Philippe Halsman – At the age of 24 fled to France and began working for Vogue magazine where he developed a powerful reputation as one of the best portrait photographers in France. When Germany invaded, he secured a visa to escape to the US thanks to family friend Albert Einstein (no joke). Later on in his career he met surrealist artist Salvador Dalí and became good friends with him, collaborating together to produce several compendiums of work.
Henri Cartier-Bresson – Considered an all-time great photographer and sometimes dubbed the ‘father of street photography’ was also the co-founder of world renowned photo institution Magnum photos. His co-founders? Two friends he met when he was 26 years old, David Seymour and Robert Capa. Go figure.
The point here is this: succeeding in photography, as in other disciplines, is very much about who you know. Thus, in the context of being considered a ‘qualified photographer’ this can be as simple as having the right recommendation or referral from the right person.
These recommendations and referrals from decision makers can carry all the weight in landing you a given photographic job/project/opportunity. Sometimes a ‘less qualified’ photographer might earn an opportunity over a more qualified one simply because they were better acquainted. Life isn’t always fair in this way, but that isn’t to say there’s nothing you can do about it…
First and foremost, build a strong reputation. This is usually done by consistently delivering high quality work or by being extremely easy to work with.
Next, network and make friends. You’ll never build a strong network without meeting others, discussing your work and theirs, and putting yourself out there. You can start with something as simple as joining Facebook groups of other photographers.
Third, no one we knew ever grew their network by being disliked.
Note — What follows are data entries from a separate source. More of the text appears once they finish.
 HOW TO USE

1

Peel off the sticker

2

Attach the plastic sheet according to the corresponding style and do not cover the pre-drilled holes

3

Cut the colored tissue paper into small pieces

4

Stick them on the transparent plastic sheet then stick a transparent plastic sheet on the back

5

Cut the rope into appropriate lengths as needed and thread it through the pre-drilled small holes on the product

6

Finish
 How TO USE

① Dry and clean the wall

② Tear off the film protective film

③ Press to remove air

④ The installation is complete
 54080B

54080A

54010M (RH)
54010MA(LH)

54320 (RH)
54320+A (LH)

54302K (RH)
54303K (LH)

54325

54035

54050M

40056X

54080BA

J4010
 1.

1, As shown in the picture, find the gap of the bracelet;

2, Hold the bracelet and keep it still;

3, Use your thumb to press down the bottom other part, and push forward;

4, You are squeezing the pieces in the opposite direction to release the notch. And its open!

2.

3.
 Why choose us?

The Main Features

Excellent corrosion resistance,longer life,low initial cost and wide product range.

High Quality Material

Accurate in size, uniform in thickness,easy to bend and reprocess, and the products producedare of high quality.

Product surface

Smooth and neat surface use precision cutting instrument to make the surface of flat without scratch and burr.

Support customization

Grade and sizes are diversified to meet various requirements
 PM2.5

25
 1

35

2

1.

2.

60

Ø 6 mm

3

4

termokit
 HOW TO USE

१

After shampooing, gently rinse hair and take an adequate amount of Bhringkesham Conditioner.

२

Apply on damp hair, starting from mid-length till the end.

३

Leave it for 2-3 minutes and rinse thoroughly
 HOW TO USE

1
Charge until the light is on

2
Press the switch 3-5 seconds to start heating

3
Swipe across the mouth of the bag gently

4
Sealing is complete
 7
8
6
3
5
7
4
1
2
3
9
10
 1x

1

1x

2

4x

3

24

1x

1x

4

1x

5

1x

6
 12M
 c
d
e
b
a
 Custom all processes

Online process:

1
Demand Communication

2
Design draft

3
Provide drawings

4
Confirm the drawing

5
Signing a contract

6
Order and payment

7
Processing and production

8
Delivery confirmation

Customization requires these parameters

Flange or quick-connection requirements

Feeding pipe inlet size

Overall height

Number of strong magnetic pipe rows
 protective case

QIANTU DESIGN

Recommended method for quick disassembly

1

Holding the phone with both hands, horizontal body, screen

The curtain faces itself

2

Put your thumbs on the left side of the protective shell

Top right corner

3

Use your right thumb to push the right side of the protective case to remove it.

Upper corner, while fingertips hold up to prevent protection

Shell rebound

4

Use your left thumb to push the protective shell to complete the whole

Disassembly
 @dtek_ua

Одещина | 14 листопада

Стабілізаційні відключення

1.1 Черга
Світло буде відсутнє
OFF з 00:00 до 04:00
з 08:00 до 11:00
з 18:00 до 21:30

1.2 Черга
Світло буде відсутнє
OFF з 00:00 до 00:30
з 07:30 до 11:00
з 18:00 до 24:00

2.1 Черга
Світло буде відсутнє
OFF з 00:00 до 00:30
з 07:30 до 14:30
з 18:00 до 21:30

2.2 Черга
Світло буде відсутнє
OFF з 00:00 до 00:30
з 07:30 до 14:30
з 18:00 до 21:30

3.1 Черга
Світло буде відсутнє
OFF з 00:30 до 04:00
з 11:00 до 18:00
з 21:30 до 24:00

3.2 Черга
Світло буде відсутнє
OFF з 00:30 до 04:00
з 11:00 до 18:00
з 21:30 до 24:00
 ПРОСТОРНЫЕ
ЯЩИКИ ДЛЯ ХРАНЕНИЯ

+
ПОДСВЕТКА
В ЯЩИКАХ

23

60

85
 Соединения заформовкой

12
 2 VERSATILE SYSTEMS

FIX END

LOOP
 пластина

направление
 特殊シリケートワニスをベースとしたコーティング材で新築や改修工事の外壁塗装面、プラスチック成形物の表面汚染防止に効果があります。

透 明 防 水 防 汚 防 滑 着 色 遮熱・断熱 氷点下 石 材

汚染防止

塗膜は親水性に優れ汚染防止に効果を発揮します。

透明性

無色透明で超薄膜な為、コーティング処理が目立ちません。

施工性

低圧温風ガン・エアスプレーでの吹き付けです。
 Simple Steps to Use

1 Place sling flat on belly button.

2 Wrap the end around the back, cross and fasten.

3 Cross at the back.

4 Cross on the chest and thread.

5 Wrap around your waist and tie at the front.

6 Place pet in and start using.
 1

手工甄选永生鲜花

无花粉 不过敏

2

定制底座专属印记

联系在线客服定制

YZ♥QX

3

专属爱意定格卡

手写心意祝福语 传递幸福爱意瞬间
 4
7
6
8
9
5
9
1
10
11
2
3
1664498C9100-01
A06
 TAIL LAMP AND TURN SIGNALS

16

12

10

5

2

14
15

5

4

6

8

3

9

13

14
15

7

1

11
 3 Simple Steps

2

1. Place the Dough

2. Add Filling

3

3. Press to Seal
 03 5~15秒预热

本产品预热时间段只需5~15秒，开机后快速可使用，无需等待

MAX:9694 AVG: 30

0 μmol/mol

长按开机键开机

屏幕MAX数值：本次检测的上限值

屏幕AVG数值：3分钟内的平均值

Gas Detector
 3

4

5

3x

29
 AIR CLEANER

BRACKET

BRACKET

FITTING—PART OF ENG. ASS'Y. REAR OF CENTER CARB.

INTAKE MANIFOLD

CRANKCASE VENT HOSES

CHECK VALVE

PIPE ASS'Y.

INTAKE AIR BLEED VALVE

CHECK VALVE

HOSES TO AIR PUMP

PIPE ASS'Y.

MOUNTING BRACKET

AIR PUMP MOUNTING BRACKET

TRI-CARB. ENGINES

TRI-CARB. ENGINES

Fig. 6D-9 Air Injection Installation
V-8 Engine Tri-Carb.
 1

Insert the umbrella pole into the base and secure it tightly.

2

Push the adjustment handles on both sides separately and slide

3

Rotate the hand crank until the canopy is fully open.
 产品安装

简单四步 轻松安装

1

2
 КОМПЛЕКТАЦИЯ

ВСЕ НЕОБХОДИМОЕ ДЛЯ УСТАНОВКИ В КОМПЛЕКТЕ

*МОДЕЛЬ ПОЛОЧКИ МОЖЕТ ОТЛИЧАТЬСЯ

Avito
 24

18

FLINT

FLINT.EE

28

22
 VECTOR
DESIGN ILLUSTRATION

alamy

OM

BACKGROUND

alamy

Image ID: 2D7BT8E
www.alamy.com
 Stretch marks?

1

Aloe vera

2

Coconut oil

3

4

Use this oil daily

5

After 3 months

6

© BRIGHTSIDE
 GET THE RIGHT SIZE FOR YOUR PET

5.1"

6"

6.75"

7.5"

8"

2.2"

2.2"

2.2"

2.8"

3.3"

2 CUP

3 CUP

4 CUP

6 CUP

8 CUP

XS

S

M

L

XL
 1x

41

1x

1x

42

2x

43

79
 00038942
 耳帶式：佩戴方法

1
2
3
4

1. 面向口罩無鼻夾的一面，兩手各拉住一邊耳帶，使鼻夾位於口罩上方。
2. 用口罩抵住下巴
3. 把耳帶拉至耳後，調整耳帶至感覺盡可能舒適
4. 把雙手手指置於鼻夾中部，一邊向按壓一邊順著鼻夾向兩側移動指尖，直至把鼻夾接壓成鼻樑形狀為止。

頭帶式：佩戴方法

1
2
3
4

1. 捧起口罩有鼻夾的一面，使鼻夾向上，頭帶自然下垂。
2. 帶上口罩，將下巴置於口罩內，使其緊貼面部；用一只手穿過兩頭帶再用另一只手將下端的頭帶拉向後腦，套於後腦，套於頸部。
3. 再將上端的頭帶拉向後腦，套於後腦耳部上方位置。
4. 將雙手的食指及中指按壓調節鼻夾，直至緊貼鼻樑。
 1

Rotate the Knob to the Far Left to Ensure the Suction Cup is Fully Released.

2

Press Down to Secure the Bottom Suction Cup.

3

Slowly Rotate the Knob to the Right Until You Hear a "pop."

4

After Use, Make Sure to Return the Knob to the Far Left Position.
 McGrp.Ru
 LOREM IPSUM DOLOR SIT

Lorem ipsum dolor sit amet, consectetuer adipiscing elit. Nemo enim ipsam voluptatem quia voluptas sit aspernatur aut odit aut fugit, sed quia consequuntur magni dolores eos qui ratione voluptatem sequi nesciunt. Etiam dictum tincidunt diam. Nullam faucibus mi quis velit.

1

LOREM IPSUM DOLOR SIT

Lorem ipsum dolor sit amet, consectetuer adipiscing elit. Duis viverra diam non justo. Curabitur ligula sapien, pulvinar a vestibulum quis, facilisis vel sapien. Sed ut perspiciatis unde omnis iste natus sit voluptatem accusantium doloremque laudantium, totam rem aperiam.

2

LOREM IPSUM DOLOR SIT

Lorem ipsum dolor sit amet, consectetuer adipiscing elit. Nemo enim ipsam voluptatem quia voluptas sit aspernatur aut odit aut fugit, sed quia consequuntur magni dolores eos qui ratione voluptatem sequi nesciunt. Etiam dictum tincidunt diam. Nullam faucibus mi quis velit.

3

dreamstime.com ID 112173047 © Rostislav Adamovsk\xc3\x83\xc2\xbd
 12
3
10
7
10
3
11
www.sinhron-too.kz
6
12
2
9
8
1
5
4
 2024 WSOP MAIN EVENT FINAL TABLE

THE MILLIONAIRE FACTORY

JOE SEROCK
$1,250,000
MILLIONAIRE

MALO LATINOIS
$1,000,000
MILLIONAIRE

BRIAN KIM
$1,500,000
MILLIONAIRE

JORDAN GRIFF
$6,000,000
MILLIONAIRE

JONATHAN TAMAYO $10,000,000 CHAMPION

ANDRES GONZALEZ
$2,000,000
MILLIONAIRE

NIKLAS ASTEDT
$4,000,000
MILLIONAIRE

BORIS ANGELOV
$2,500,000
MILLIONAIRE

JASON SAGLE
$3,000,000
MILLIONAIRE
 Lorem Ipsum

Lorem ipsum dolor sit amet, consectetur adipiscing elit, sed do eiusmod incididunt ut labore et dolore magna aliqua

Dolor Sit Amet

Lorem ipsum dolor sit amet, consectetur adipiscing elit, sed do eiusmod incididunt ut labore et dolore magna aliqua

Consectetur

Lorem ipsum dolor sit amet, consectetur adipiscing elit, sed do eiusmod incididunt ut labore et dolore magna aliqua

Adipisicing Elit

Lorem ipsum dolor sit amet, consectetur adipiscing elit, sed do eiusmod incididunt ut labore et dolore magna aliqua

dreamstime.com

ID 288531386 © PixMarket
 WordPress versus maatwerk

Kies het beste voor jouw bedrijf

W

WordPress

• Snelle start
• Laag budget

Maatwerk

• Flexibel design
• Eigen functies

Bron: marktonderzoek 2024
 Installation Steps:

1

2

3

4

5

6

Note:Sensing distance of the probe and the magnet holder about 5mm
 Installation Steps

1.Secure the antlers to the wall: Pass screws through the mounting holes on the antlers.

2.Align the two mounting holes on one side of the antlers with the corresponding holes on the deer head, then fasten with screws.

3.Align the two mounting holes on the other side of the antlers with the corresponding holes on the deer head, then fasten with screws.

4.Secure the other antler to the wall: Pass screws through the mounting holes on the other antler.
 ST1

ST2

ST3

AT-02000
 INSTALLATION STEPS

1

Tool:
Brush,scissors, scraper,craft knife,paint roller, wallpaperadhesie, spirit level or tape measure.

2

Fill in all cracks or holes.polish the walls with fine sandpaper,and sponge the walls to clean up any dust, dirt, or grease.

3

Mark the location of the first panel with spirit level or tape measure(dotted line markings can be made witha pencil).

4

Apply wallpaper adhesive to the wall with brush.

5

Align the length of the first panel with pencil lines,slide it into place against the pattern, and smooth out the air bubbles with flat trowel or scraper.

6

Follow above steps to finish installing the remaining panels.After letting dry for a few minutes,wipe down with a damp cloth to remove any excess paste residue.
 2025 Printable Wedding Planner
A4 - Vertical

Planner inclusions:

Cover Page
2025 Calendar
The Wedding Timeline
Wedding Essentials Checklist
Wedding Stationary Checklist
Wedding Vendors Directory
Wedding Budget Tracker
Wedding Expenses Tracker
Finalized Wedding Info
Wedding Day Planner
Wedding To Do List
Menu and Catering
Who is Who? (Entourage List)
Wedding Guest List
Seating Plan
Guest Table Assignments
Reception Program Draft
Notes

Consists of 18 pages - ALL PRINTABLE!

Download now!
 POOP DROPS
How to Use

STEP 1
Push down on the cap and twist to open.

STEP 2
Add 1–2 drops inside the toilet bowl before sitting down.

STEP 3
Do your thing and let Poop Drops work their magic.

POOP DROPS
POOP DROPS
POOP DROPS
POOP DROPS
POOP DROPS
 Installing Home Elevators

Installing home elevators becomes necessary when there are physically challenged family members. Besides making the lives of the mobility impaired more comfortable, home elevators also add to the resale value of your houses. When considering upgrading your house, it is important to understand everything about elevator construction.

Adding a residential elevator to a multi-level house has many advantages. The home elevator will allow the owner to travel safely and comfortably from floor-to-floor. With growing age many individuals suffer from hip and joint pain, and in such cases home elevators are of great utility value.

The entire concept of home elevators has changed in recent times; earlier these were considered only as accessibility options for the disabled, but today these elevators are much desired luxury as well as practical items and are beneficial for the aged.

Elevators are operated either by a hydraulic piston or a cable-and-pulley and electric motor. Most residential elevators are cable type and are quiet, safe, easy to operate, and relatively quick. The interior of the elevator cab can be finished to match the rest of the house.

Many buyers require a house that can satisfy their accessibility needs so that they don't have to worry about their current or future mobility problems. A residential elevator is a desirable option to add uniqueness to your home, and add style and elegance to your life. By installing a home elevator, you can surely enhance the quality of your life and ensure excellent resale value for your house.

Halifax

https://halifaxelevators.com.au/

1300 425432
If you’re being personable and genuine and aren’t burning bridges with people everywhere you go, there’s a very good chance you’ll begin making friends in no time.
In conclusion, just as we had started off by saying in the beginning, an education in photography is not going to be determinant for doing good photographic work. Having said that, learning photography fundamentals is going to be integral to your development as a photographer. Good work, in turn, will help build your reputation, grow your network and enhance your ‘qualifications’ as a professional photographer.